Stated goal 1
In the forum thread about the PowerPC dynamic recompiler, what frame rate does PCPBENCH reach with core=dynamic?

PowerPC Dynamic Recompiler (patch)

Developer's Forum, for discussion of bugs, code, and other developmental aspects of DOSBox.

PowerPC Dynamic Recompiler (patch)

Postby jmarsh » 2019-1-31 @ 18:45

So I started this over 5 years ago, left it unfinished for a few years and now started from scratch and got it into a fit state for submitting...

This patch adds a dynamic recompiler for 32-bit PowerPC, based on the existing dynrec framework. I've only tested it on a wii but there should be no reason for it not to work on PowerPC based Macs. As far as performance goes with core=normal I get 0.7fps from PCPBENCH, with core=dynamic I get 3.1fps. There are some other big-endian improvements that can be made that get it up to 4.0 but I haven't included them here as they aren't related to dynrec.

I haven't touched any of the autoconfigure scripts, config.h needs the following settings:
#define C_TARGETCPU POWERPC
#define C_DYNREC 1
#define WORDS_BIGENDIAN
The compiler needs to support gcc inline assembly (checked via defined(__GNUC__)) for dcache flushing/icache invalidation. There doesn't seem to be a portable way to achieve this, but they're not supervisor level instructions so should be fine for any userspace program to use.

Some comments on the changes:
- I had to name the FPU_Rec struct so it could be forward-declared in risc_ppc.h (having a dedicated register pointed to it helps FPU heavy code).
- Removed some unneeded WORDS_BIGENDIAN guards in the self-modifying code detection, they weren't needed as the additions aren't meant to overflow between bytes.
- Made dyn_run_code() get called before dyn_return(BR_Link1/BR_Link2) and shuffled their locations a bit. The reason for this is that the PPC dynrec generates its epilog once in gen_run_code() and then puts a jump to it whenever gen_return_function() is called, rather than emitting a full epilog every time. If dyn_return() was called before dyn_run_code() the address of the epilog is unknown.
- Added missing cache_block_before_close()/cache_block_closing() calls for those blocks, since they were missing.
- The dynrec decoder wasn't differentiating between little-endian (host) memory access and regular memory access. I added new functions where necessary (hopefully caught them all) and aliased them to the regular functions when WORDS_BIGENDIAN is not defined.
- dyn_ret_near() was bugged, it tried to write a dword to &reg_ip which overran on big-endian.
Attachments
ppc_dynrec.diff
(43.35 KiB) Downloaded 4 times
Last edited by jmarsh on 2019-10-06 @ 18:41, edited 2 times in total.
jmarsh
Member
 
Posts: 285
Joined: 2014-1-04 @ 09:17

Re: PowerPC Dynamic Recompiler (patch)

Postby digger » 2019-2-01 @ 01:37

Promising work! :)

How well do you think this will run on Talos and/or Blackbird hardware by Raptor Computing Systems? https://www.raptorcs.com/content/base/products.html

Is there anybody here on Vogons who owns such a system? If not, perhaps you could get in touch with the guy who manages the Talospace blog and ask if he'd be willing to try this out on his hardware: https://www.talospace.com/

He's quite the low-level software wizard himself, by the way. He's also the developer behind TenFourFox, the Firefox fork for PowerPC Macs that he still maintains and updates regularly.

Dataset excerpts
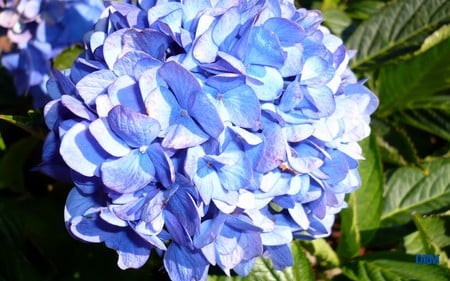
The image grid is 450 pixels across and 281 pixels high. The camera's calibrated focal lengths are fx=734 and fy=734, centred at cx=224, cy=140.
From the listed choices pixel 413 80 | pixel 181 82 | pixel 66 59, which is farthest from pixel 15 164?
pixel 413 80

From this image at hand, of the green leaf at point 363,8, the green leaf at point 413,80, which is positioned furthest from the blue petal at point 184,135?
the green leaf at point 363,8

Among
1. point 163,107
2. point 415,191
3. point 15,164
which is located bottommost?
point 15,164

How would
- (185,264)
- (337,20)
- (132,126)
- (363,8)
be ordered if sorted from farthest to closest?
(363,8) < (337,20) < (185,264) < (132,126)

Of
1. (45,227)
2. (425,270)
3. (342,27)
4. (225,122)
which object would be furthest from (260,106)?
(342,27)

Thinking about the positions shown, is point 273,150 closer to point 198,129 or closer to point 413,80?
point 198,129

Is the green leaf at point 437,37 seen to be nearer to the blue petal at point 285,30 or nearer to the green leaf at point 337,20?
the green leaf at point 337,20
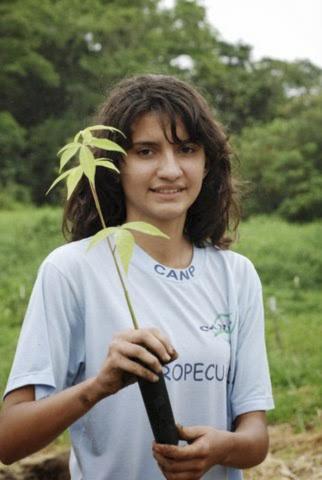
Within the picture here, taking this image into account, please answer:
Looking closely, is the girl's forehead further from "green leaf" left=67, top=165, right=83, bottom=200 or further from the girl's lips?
"green leaf" left=67, top=165, right=83, bottom=200

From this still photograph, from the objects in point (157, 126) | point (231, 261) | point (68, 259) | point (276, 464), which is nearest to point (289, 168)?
point (276, 464)

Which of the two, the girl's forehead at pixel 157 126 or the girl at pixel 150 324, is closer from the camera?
the girl at pixel 150 324

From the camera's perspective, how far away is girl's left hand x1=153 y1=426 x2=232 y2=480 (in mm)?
1533

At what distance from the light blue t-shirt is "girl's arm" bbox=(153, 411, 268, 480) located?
4cm

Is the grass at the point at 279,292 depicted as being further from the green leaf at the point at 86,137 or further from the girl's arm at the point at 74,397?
the green leaf at the point at 86,137

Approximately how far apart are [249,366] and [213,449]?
280 mm

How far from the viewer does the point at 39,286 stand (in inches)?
67.5

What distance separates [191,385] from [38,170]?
23.7 metres

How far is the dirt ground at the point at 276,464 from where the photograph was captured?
3.36m

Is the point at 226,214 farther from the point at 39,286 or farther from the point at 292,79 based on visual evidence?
the point at 292,79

Stated goal 2
Update the records from the line containing "From this image" through the line containing "(363,8) < (337,20) < (185,264) < (132,126)", replacing "bottommost" with "lowest" and leaving all else unchanged. Return only those lines.

Output 1
3.1fps

Output 2
From this image at hand, of the green leaf at point 363,8, the green leaf at point 413,80, which is positioned furthest from the blue petal at point 184,135?
the green leaf at point 363,8

Among
1. point 163,107
2. point 415,191
3. point 15,164
which is located lowest?
point 15,164

How would
- (185,264)
- (337,20)
- (132,126)
- (363,8)
be ordered if sorted from farthest to closest?
(363,8) < (337,20) < (185,264) < (132,126)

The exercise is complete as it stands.